Pruritic Papules Following Lumbar Corset Use: A Quiz
Toshinari Miyauchi, Yasuyuki Fujita*, Shota Takashima, Yusuke Morita, Shotaro Suzuki, Osamu Mizuno, Nao Saito, Toshifumi Nomura and Hiroshi Shimizu
Department of Dermatology, Hokkaido University Graduate School of Medicine, North 15 West 7, Kita-ku, Sapporo 060-8638, Japan. *E-mail: yfujita@med.hokudai.ac.jp
A 75-year-old man, previously skin healthy, presented with a 2-month history of slight pruritic eruptions on the chest and back. The eruptions had appeared following corset use for a lumbar fracture one month previously. The corset was worn over a towel, which was wrapped around the patient’s trunk to soak up sweat. Physical examination revealed 5-mm-diameter reddish-to-brown papules with crusts, distributed mainly where the corset was applied (Fig. 1a, b). He had no eruptions on the axilla or genitofemoral region, and no familial history of similar skin disorders. Skin biopsy from his back lesion was performed, and the specimen was stained with haematoxylin-eosin (Fig. 1c). After cessation of corset use, the eruptions gradually resolved with no other treatment.
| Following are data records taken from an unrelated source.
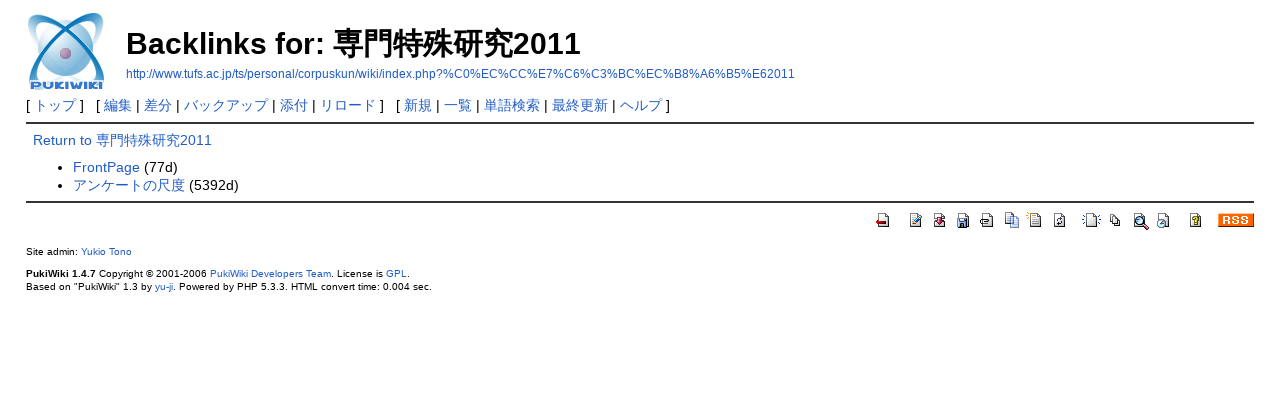

--- FILE ---
content_type: text/html; charset=EUC-JP
request_url: http://www.tufs.ac.jp/ts/personal/corpuskun/wiki/index.php?plugin=related&page=%C0%EC%CC%E7%C6%C3%BC%EC%B8%A6%B5%E62011
body_size: 6622
content:
<?xml version="1.0" encoding="EUC-JP" ?>
<!DOCTYPE html PUBLIC "-//W3C//DTD XHTML 1.1//EN" "http://www.w3.org/TR/xhtml11/DTD/xhtml11.dtd">
<html xmlns="http://www.w3.org/1999/xhtml" xml:lang="ja">
<head>
 <meta http-equiv="content-type" content="application/xhtml+xml; charset=EUC-JP" />
 <meta http-equiv="content-style-type" content="text/css" />
 <meta name="robots" content="NOINDEX,NOFOLLOW" />
 <title>Backlinks for: 専門特殊研究2011 - 投野由紀夫 授業用ホームページ</title>

 <link rel="SHORTCUT ICON" href="" />
 <link rel="stylesheet" type="text/css" media="screen" href="skin/pukiwiki.css.php?charset=Shift_JIS" charset="Shift_JIS" />
 <link rel="stylesheet" type="text/css" media="print"  href="skin/pukiwiki.css.php?charset=Shift_JIS&amp;media=print" charset="Shift_JIS" />
 <link rel="alternate" type="application/rss+xml" title="RSS" href="http://www.tufs.ac.jp/ts/personal/corpuskun/wiki/index.php?cmd=rss" />

</head>
<body>

<div id="header">
 <a href="http://www.tufs.ac.jp/ts/personal/corpuskun/wiki/index.php?FrontPage"><img id="logo" src="image/pukiwiki.png" width="80" height="80" alt="[PukiWiki]" title="[PukiWiki]" /></a>

 <h1 class="title">Backlinks for: 専門特殊研究2011</h1>

    <a href="http://www.tufs.ac.jp/ts/personal/corpuskun/wiki/index.php?%C0%EC%CC%E7%C6%C3%BC%EC%B8%A6%B5%E62011"><span class="small">http://www.tufs.ac.jp/ts/personal/corpuskun/wiki/index.php?%C0%EC%CC%E7%C6%C3%BC%EC%B8%A6%B5%E62011</span></a>
 
</div>

<div id="navigator">
 [ <a href="http://www.tufs.ac.jp/ts/personal/corpuskun/wiki/index.php?FrontPage" >トップ</a> ] &nbsp;

 [
 	<a href="http://www.tufs.ac.jp/ts/personal/corpuskun/wiki/index.php?cmd=edit&amp;page=%C0%EC%CC%E7%C6%C3%BC%EC%B8%A6%B5%E62011" >編集</a> |
	  <a href="http://www.tufs.ac.jp/ts/personal/corpuskun/wiki/index.php?cmd=diff&amp;page=%C0%EC%CC%E7%C6%C3%BC%EC%B8%A6%B5%E62011" >差分</a> 	| <a href="http://www.tufs.ac.jp/ts/personal/corpuskun/wiki/index.php?cmd=backup&amp;page=%C0%EC%CC%E7%C6%C3%BC%EC%B8%A6%B5%E62011" >バックアップ</a>  	| <a href="http://www.tufs.ac.jp/ts/personal/corpuskun/wiki/index.php?plugin=attach&amp;pcmd=upload&amp;page=%C0%EC%CC%E7%C6%C3%BC%EC%B8%A6%B5%E62011" >添付</a>  | <a href="http://www.tufs.ac.jp/ts/personal/corpuskun/wiki/index.php?%C0%EC%CC%E7%C6%C3%BC%EC%B8%A6%B5%E62011" >リロード</a> ] &nbsp;

 [
 	<a href="http://www.tufs.ac.jp/ts/personal/corpuskun/wiki/index.php?plugin=newpage&amp;refer=%C0%EC%CC%E7%C6%C3%BC%EC%B8%A6%B5%E62011" >新規</a> |
    <a href="http://www.tufs.ac.jp/ts/personal/corpuskun/wiki/index.php?cmd=list" >一覧</a>  | <a href="http://www.tufs.ac.jp/ts/personal/corpuskun/wiki/index.php?cmd=search" >単語検索</a> | <a href="http://www.tufs.ac.jp/ts/personal/corpuskun/wiki/index.php?RecentChanges" >最終更新</a> | <a href="http://www.tufs.ac.jp/ts/personal/corpuskun/wiki/index.php?Help" >ヘルプ</a> ]

</div>

<hr class="full_hr" />
<div id="body"><a href="http://www.tufs.ac.jp/ts/personal/corpuskun/wiki/index.php?%C0%EC%CC%E7%C6%C3%BC%EC%B8%A6%B5%E62011">Return to 専門特殊研究2011</a><br />
<ul>
 <li><a href="http://www.tufs.ac.jp/ts/personal/corpuskun/wiki/index.php?FrontPage">FrontPage</a> (77d)</li>
 <li><a href="http://www.tufs.ac.jp/ts/personal/corpuskun/wiki/index.php?%A5%A2%A5%F3%A5%B1%A1%BC%A5%C8%A4%CE%BC%DC%C5%D9">アンケートの尺度</a> (5392d)</li>
</ul>
</div>



<hr class="full_hr" />
<!-- Toolbar -->
<div id="toolbar">
 <a href="http://www.tufs.ac.jp/ts/personal/corpuskun/wiki/index.php?FrontPage"><img src="image/top.png" width="20" height="20" alt="トップ" title="トップ" /></a>
 &nbsp;
 	<a href="http://www.tufs.ac.jp/ts/personal/corpuskun/wiki/index.php?cmd=edit&amp;page=%C0%EC%CC%E7%C6%C3%BC%EC%B8%A6%B5%E62011"><img src="image/edit.png" width="20" height="20" alt="編集" title="編集" /></a>	  <a href="http://www.tufs.ac.jp/ts/personal/corpuskun/wiki/index.php?cmd=diff&amp;page=%C0%EC%CC%E7%C6%C3%BC%EC%B8%A6%B5%E62011"><img src="image/diff.png" width="20" height="20" alt="差分" title="差分" /></a>	<a href="http://www.tufs.ac.jp/ts/personal/corpuskun/wiki/index.php?cmd=backup&amp;page=%C0%EC%CC%E7%C6%C3%BC%EC%B8%A6%B5%E62011"><img src="image/backup.png" width="20" height="20" alt="バックアップ" title="バックアップ" /></a>			<a href="http://www.tufs.ac.jp/ts/personal/corpuskun/wiki/index.php?plugin=attach&amp;pcmd=upload&amp;page=%C0%EC%CC%E7%C6%C3%BC%EC%B8%A6%B5%E62011"><img src="image/file.png" width="20" height="20" alt="添付" title="添付" /></a>		<a href="http://www.tufs.ac.jp/ts/personal/corpuskun/wiki/index.php?plugin=template&amp;refer=%C0%EC%CC%E7%C6%C3%BC%EC%B8%A6%B5%E62011"><img src="image/copy.png" width="20" height="20" alt="複製" title="複製" /></a>	<a href="http://www.tufs.ac.jp/ts/personal/corpuskun/wiki/index.php?plugin=rename&amp;refer=%C0%EC%CC%E7%C6%C3%BC%EC%B8%A6%B5%E62011"><img src="image/rename.png" width="20" height="20" alt="名前変更" title="名前変更" /></a> <a href="http://www.tufs.ac.jp/ts/personal/corpuskun/wiki/index.php?%C0%EC%CC%E7%C6%C3%BC%EC%B8%A6%B5%E62011"><img src="image/reload.png" width="20" height="20" alt="リロード" title="リロード" /></a> &nbsp;
	<a href="http://www.tufs.ac.jp/ts/personal/corpuskun/wiki/index.php?plugin=newpage&amp;refer=%C0%EC%CC%E7%C6%C3%BC%EC%B8%A6%B5%E62011"><img src="image/new.png" width="20" height="20" alt="新規" title="新規" /></a> <a href="http://www.tufs.ac.jp/ts/personal/corpuskun/wiki/index.php?cmd=list"><img src="image/list.png" width="20" height="20" alt="一覧" title="一覧" /></a> <a href="http://www.tufs.ac.jp/ts/personal/corpuskun/wiki/index.php?cmd=search"><img src="image/search.png" width="20" height="20" alt="単語検索" title="単語検索" /></a> <a href="http://www.tufs.ac.jp/ts/personal/corpuskun/wiki/index.php?RecentChanges"><img src="image/recentchanges.png" width="20" height="20" alt="最終更新" title="最終更新" /></a> &nbsp; <a href="http://www.tufs.ac.jp/ts/personal/corpuskun/wiki/index.php?Help"><img src="image/help.png" width="20" height="20" alt="ヘルプ" title="ヘルプ" /></a> &nbsp; <a href="http://www.tufs.ac.jp/ts/personal/corpuskun/wiki/index.php?cmd=rss&amp;ver=1.0"><img src="image/rss.png" width="36" height="14" alt="最終更新のRSS" title="最終更新のRSS" /></a></div>



<div id="footer">
 Site admin: <a href="http://lexicon.tufs.ac.jp/">Yukio Tono</a><p />
 <strong>PukiWiki 1.4.7</strong> Copyright &copy; 2001-2006 <a href="http://pukiwiki.sourceforge.jp/">PukiWiki Developers Team</a>. License is <a href="http://www.gnu.org/licenses/gpl.html">GPL</a>.<br /> Based on "PukiWiki" 1.3 by <a href="http://factage.com/yu-ji/">yu-ji</a>.
 Powered by PHP 5.3.3. HTML convert time: 0.004 sec.
</div>

</body>
</html>
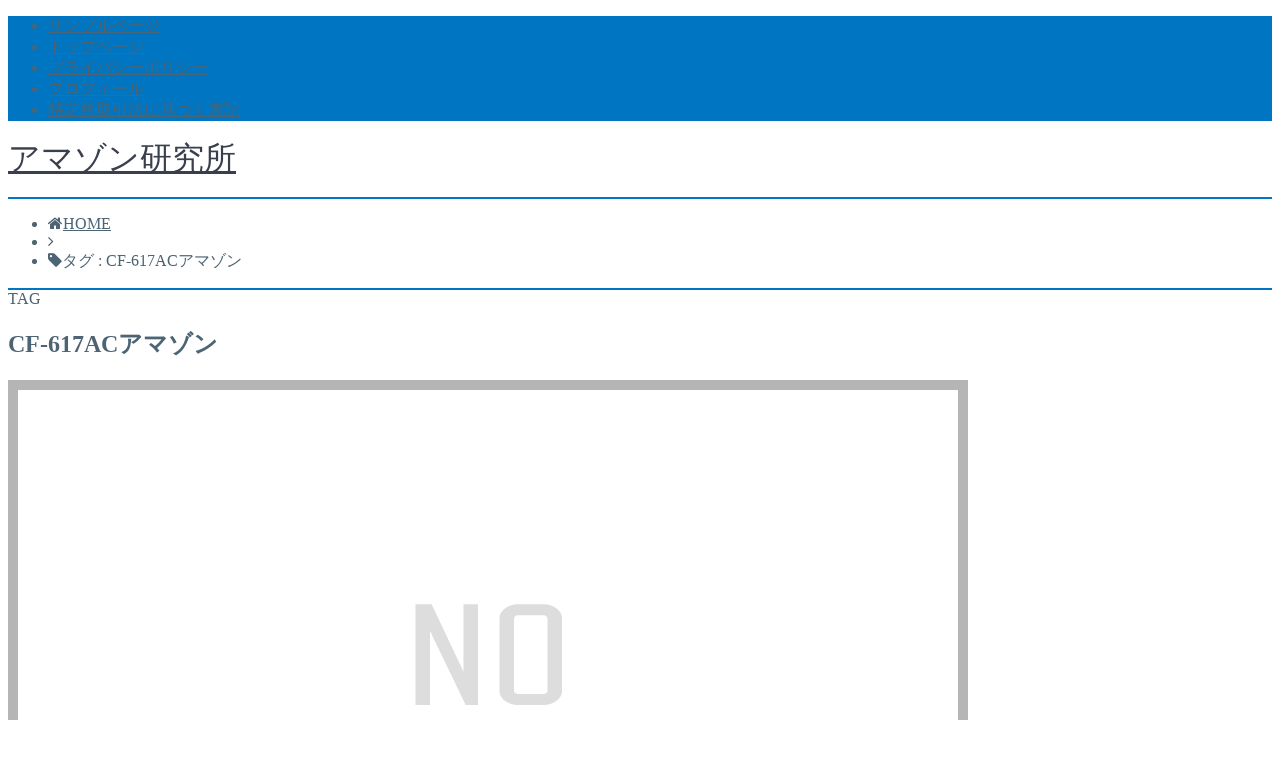

--- FILE ---
content_type: text/javascript; charset=utf-8
request_url: https://029-ama.com/wp-content/cache/autoptimize/autoptimize_single_eea0bed8c0119cb3d2b0069621c82749.php?ver=6.9
body_size: 145
content:
<br />
<b>Warning</b>:  file_get_contents(/home/toritsugi2/029-ama.com/public_html/wp-content/cache/autoptimize/autoptimize_single_eea0bed8c0119cb3d2b0069621c82749.php.none): failed to open stream: No such file or directory in <b>/home/toritsugi2/029-ama.com/public_html/wp-content/cache/autoptimize/autoptimize_single_eea0bed8c0119cb3d2b0069621c82749.php</b> on line <b>41</b><br />
<br />
<b>Warning</b>:  filemtime(): stat failed for /home/toritsugi2/029-ama.com/public_html/wp-content/cache/autoptimize/autoptimize_single_eea0bed8c0119cb3d2b0069621c82749.php.none in <b>/home/toritsugi2/029-ama.com/public_html/wp-content/cache/autoptimize/autoptimize_single_eea0bed8c0119cb3d2b0069621c82749.php</b> on line <b>48</b><br />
Fig. 1. (a) Red papules scattered on the trunk, mainly where the corset was applied. (b) Papules, up to 5 mm in diameter, tended to coalesce, forming brownish keratotic crusts. (c) A skin biopsy showed hyperkeratosis and acantholysis of keratinocytes. Dyskeratotic cells were also observed in the stratum granulosum (corps ronds) and stratum corneum (grains).
What is your diagnosis? See next page for answer.
Pruritic Papules Following Lumbar Corset Use: A Comment
Acta Derm Venereol 2015; 95: XX–XX.
Diagnosis: Grover’s disease
Grover’s disease is an acquired self-limiting condition mainly affecting the trunk of middle-aged or elderly men, first described by Grover in 1970, under the term of “transient acantholytic dermatosis” (1). This disease manifests as pruritic papular or papulovesicular eruptions characterized histopathologically by focal acantholysis with or without dyskeratosis. The acantholysis in Grover’s disease occurs in various patterns: Darier-like, pemphigus-like, Hailey–Hailey-like and spongiotic (2, 3). Fernández-Figueras et al. reported the most common to be the Darier-like pattern (43.3%), followed by the pemphigus-like pattern (40.8%) (2). For the diagnosis of Grover’s disease, it is often necessary to differentiate it from Darier’s disease. Although the age of onset for Darier’s disease is generally around puberty, which is younger than in Grover’s disease, cases of late-onset Darier’s disease beyond the sixth decade have been reported (4). Since this case showed a Darier-like pattern in an elderly patient, it was especially difficult to distinguish from late-onset Darier’s disease and necessary to perform the genetic investigation for ruling out it. We performed mutation analysis of ATP2A2, which has been reported as a cause of Darier’s disease, on genomic DNA of the patient extracted from peripheral leukocytes and lesional skin. We were unable to find any mutations, which led us to diagnose this case as Grover’s disease. Mutation analysis of ATP2A2 in Grover’s disease has been performed in only a few reports with negative results (5, 6).
Heat, sweating, drugs, malignancies, hospitalization and confinement to bed have been implicated as instigators of Grover’s disease (2, 3, 7). The relationship between Grover’s disease and acrosyringium is still controversial. While Antley et al. (8) suggested that sweat had leaked in to create the acantholytic area in 20–30% of cases, Fernández-Figueras et al. (2) reported that only 12.5% of lesions were close to the acrosyringium and that sweat gland involvement in the disease development was considered to be limited to only a few cases.